JOBS:
(1) Return the part of the Major Barbara passage below that opens with the words containing "If GBS wasn't" and closes with "should be beheaded?", copied exactly.
(2) Rewrite the paragraph of the Major Barbara passage that begins "The most interesting is his conviction" as a shorter bulleted list that keeps its main facts.

GIVEN PASSAGE:
GBS wrote play with "approaching audiences as citizens capable of thought and prompting them to think imaginatively to some purpose" in mind, as Margery Morgan says. And there are plenty for one to think seriously about in Major Barbara.

The most interesting is his conviction that no money is untainted. That's interesting because it means the donations and public fundings the environmentalists take in come from no less than the evil polluters themselves, perhaps feeling, which GBS rightly agreed, as the Salvation Army would that they "...will take money from the Devil himself sooner than abandon the work of Salvation." But GBS also wrote in the preface that while he is okay to accept tainted money, "He must either share the world's guilt or go to another planet." From what I can gather from the preface and play, GBS believed money is the key to solve all the problems we have, hence his mentioning of Samuel Butler and his "constant sense of the importance of money," and his low opinion of Ruskin and Kroptokin, for whom, "law is consequence of the tendency of human beings to oppress fellow humans; it is reinforced by violence." Kropotkin also "provides evidence from the animal kingdom to prove that species which practices mutual aid multiply faster than others. Opposing all State power, he advocates the abolition of states, and of private property, and the transforming of humankind into a federation of mutual aid communities. According to him, capitalism cannot achieve full productivity, for it amis at maximum profits instead of production for human needs. All persons, including intellectuals, should practice manual labor. Goods should be distributed according to individual needs." (Guy de Mallac, The Widsom of Humankind by Leo Tolstoy.)

If GBS wasn't joking, then the following should be one of the most controversial ideas he raised in the preface to the play. I quote: "It would be far more sensible to put up with their vices...until they give more trouble than they are worth, at which point we should, with many apologies and expressions of sympathy and some generosity in complying with their last wishes, place them in the lethal chamber and get rid of them." Did he really mean that if you are a rapist once, you can be free and "put up with," but if you keep getting drunk (a vice), or slightly more seriously, stealing, you should be beheaded?

EXCERPTED DATA:

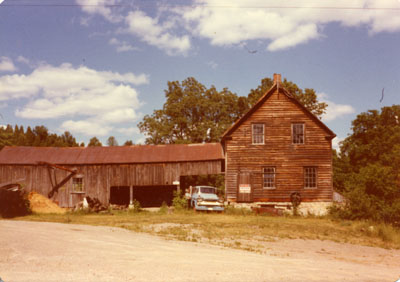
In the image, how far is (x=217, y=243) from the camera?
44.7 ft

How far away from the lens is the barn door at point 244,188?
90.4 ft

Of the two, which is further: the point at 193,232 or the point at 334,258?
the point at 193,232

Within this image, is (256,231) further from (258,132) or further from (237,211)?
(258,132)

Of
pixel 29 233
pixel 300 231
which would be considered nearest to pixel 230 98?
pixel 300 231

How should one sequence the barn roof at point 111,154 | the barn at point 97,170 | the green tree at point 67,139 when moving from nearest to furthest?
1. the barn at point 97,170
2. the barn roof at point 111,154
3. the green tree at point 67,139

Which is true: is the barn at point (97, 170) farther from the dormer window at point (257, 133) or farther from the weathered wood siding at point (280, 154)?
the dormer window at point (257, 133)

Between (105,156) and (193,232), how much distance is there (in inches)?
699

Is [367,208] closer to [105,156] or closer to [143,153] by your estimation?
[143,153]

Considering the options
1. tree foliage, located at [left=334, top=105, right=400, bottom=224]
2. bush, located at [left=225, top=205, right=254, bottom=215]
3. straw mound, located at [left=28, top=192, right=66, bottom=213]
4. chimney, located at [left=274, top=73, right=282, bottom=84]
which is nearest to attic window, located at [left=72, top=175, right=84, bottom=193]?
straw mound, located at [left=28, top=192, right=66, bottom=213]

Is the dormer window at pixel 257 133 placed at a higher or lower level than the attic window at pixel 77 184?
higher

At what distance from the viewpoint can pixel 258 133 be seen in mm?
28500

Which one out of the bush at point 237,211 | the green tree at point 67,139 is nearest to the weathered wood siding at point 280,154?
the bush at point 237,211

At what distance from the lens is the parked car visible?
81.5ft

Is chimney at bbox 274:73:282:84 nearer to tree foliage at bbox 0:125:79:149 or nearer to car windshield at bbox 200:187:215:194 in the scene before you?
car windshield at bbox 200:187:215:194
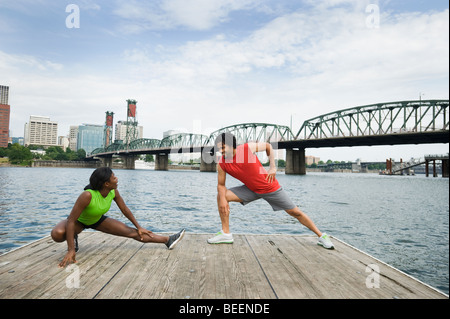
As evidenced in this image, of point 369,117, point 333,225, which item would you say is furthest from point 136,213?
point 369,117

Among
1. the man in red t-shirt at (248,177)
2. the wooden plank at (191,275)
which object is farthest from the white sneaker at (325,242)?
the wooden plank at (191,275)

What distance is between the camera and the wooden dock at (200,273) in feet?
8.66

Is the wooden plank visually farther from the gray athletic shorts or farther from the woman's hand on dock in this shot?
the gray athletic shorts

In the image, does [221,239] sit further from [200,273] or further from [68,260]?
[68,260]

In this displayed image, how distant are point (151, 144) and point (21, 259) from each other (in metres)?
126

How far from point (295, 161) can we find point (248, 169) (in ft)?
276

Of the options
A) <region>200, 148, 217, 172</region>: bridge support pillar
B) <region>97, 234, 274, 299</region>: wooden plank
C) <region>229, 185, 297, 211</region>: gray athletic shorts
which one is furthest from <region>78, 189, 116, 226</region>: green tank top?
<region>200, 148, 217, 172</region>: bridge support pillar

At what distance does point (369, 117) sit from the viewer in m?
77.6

SOLUTIONS FOR EACH TASK:
(1)
If GBS wasn't joking, then the following should be one of the most controversial ideas he raised in the preface to the play. I quote: "It would be far more sensible to put up with their vices...until they give more trouble than they are worth, at which point we should, with many apologies and expressions of sympathy and some generosity in complying with their last wishes, place them in the lethal chamber and get rid of them." Did he really mean that if you are a rapist once, you can be free and "put up with," but if you keep getting drunk (a vice), or slightly more seriously, stealing, you should be beheaded?

(2)
- GBS was convinced that no money is untainted.
- This means the donations and public funding that environmentalists receive come from the polluters themselves.
- The Salvation Army likewise "will take money from the Devil himself sooner than abandon the work of Salvation."
- The preface also says that one who accepts tainted money "must either share the world's guilt or go to another planet."
- From the preface and the play, GBS appears to have believed that money is the key to solving all our problems.
- This shows in his mention of Samuel Butler's "constant sense of the importance of money" and in his low opinion of Ruskin and Kropotkin.
- Kropotkin held that law results from the human tendency to oppress others and is reinforced by violence.
- According to Guy de Mallac, Kropotkin also held these views:
  - Species that practice mutual aid multiply faster than others.
  - States and private property should be abolished, and humankind should become a federation of mutual aid communities.
  - Capitalism cannot reach full productivity because it aims at maximum profit rather than human needs.
  - All persons, intellectuals included, should do manual labor.
  - Goods should be distributed according to individual needs.